Friday, May 22, 2009

Words of Comfort

I watched him cry without offering words of comfort. This had been our routine. "I am a good person," I told myself behind a cup of tasteless coffee. Only those who can watch someone cry and not offer words of comfort need that kind of reminder. But I convinced myself that I was a good person, for loving a man who could only account for his own self-pity.

And as I watched this poor man cry I felt somewhat helpless. It is always strange to see a man cry, especially men like fathers or boyfriends. I couldn’t help but feel helpless. On the outside I was standing still, hiding behind eight ounces of chalky coffee. On the inside I was running back and forth throughout the room screaming relentlessly, “My empire is CRUMBLING!“ All I could do was stare and say nothing and sip coffee and run back and forth across the room screaming relentlessly, while hoping that maybe my half-divided attention was enough.

I washed out the few remaining drops of littered caffeine and sat down beside him. We both sat there quietly staring at our eggplant-yellow walls. I glanced over at him only to be glanced at back. His eyes were bloodshot and his face was streaked with red. I looked away and fidgeted only to later start biting my nails again. I imagined our future. I imagined us both old and grey, I still biting my fingernails. I imagined he would still be crying sixty years from now, on that same couch, in front of those same eggplant-yellow walls. I questioned whether I wanted to be looking at an eighty year old man with bloodshot eyes and a red-streaked face or an eighty year old man with a smile outlined by heavy wrinkles. The answer to that question came easily.

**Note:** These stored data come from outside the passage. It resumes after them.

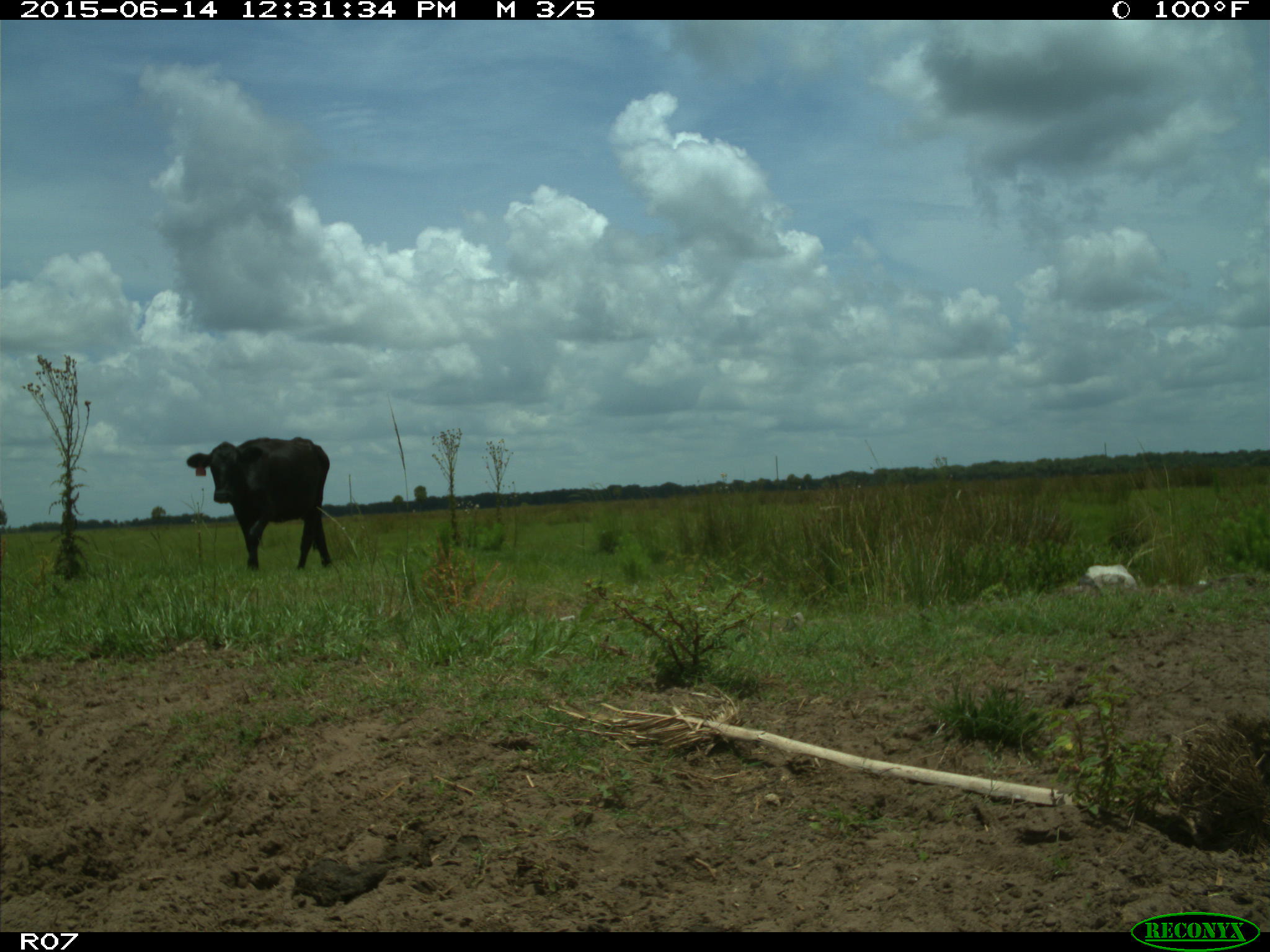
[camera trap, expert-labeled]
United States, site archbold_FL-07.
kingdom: Animalia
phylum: Chordata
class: Mammalia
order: Artiodactyla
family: Bovidae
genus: Bos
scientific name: Bos taurus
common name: domestic cow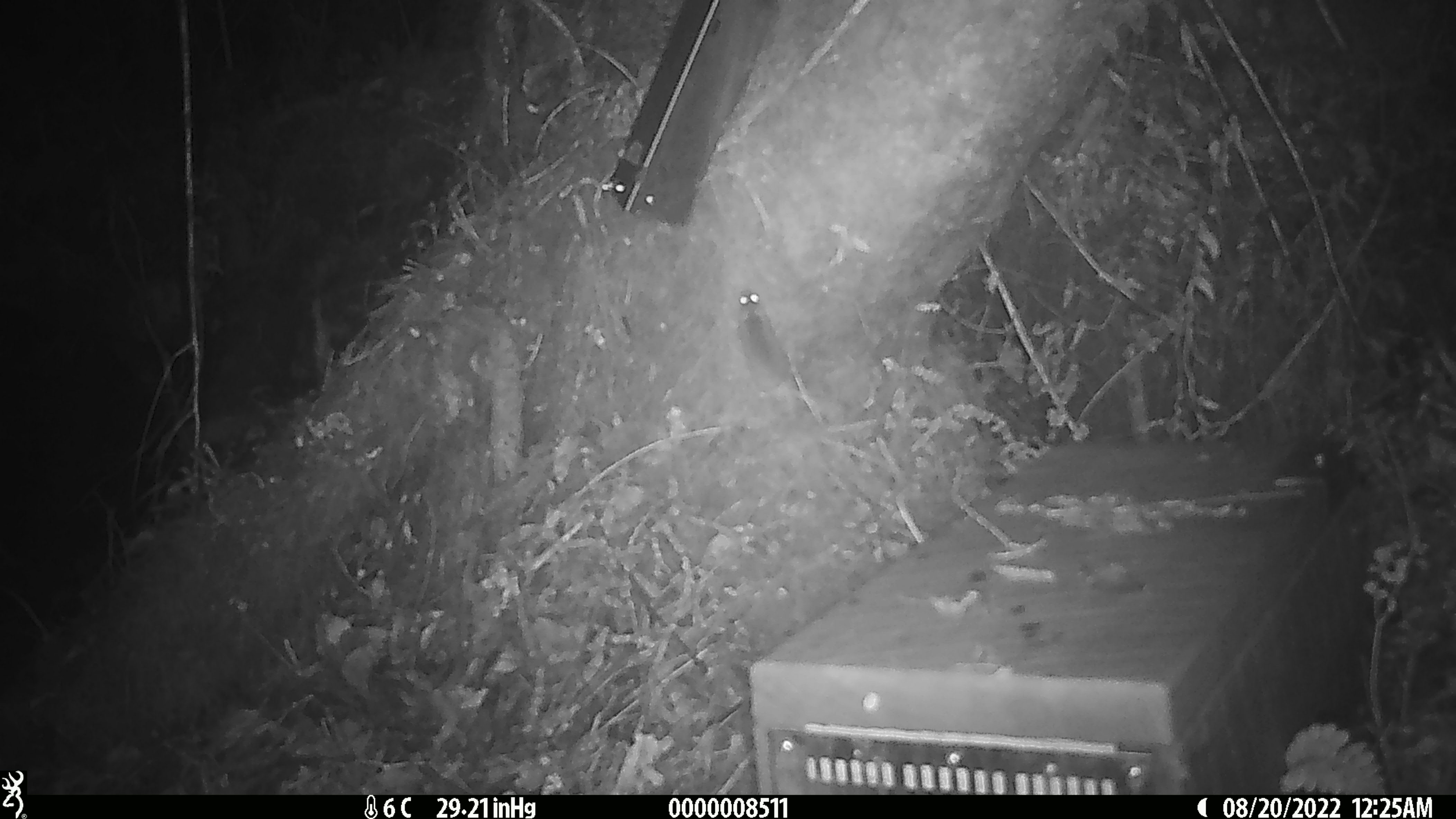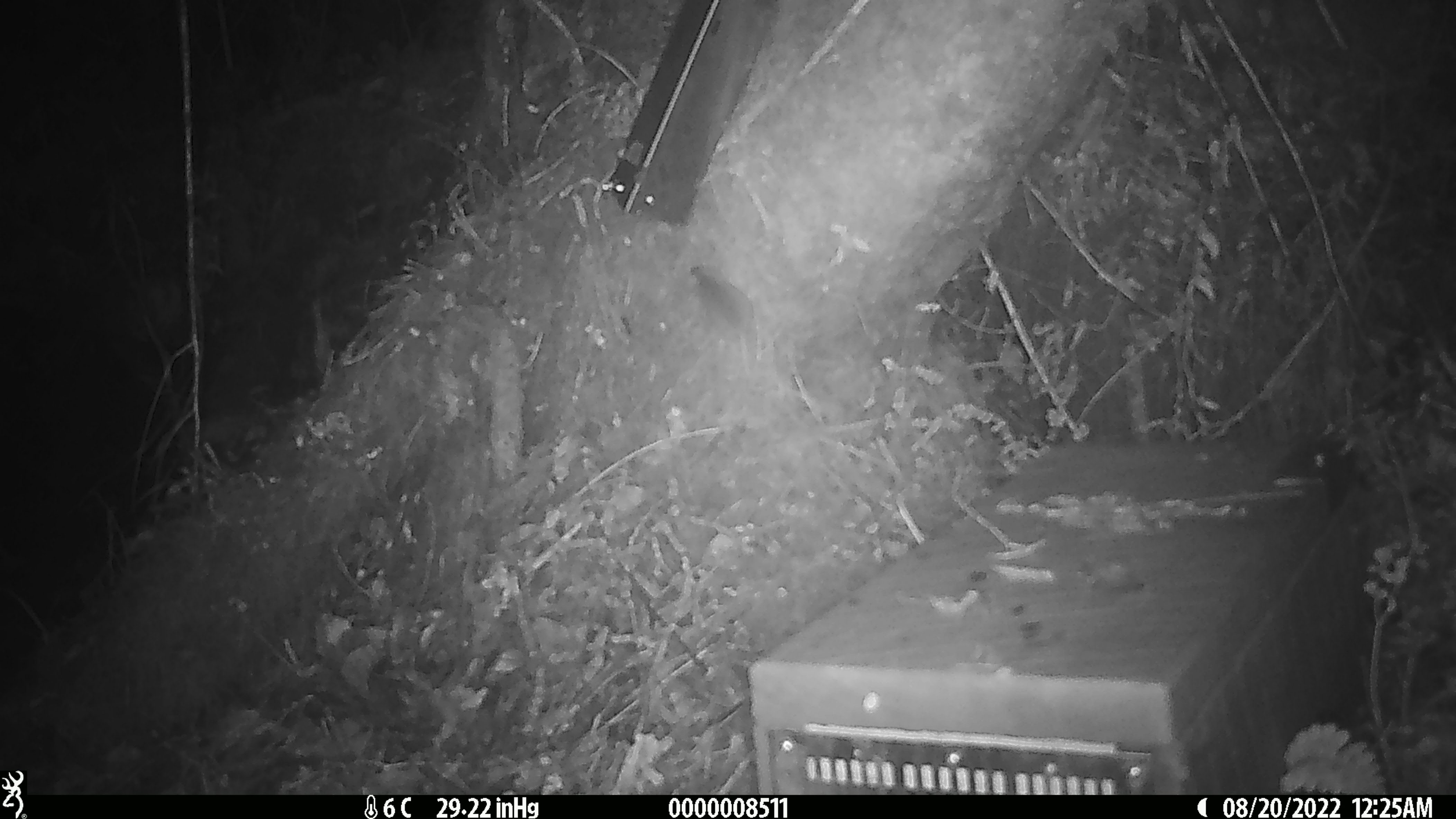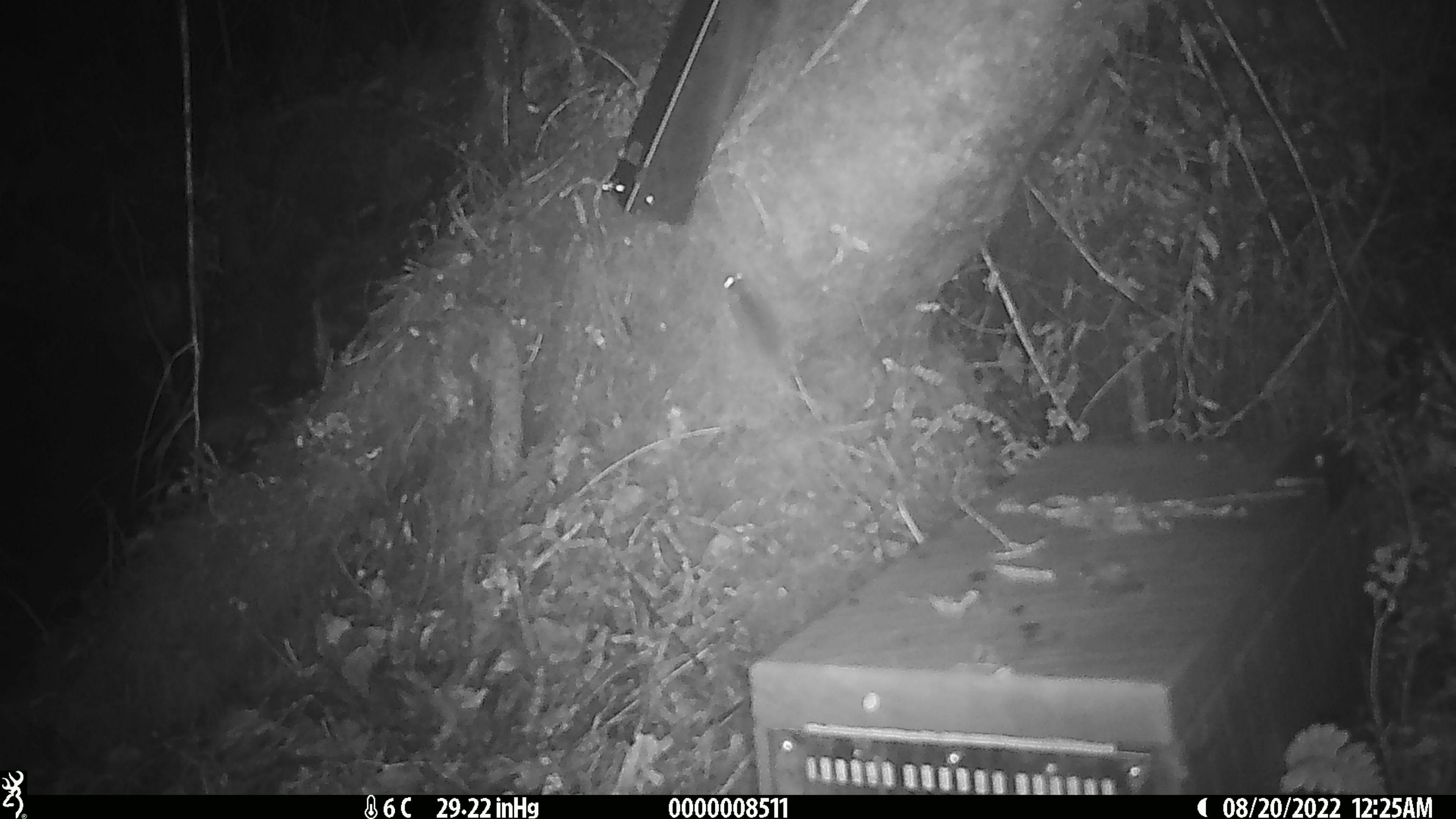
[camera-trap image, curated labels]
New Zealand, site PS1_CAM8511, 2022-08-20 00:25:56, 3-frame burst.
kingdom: Animalia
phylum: Chordata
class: Mammalia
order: Rodentia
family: Muridae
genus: Mus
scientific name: Mus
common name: mouse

The fights that followed my inability to take care of this poor man were unbearable. He met our living room lamp with his fist and asked me if I really loved him. As the word “love” escaped his lips, I heard the light bulb shattering against the corner wall. That word shattered with the light bulb and it all crashed together like an oxymoron. I stopped biting my nails long enough to mutter a yes with a forced breath. “Of course,” I said.

He crouched in front of me and grabbed both of my hands. “Then you have to stop biting your nails,” he remarked behind a false smile.

I returned the smile and he kissed my forehead. This was his apology. As he moved to the bedroom, I struggled to shift the couch and sweep up the broken leftovers from the fight. This was my apology. While he was in the bedroom falling into a heavy sleep, I would return the couch to its original position and cry quietly in front of it. And as I collapsed in that ugly yellow room I convinced myself that I was only human, for not quite knowing how to love a man who could only account for his own self-pity.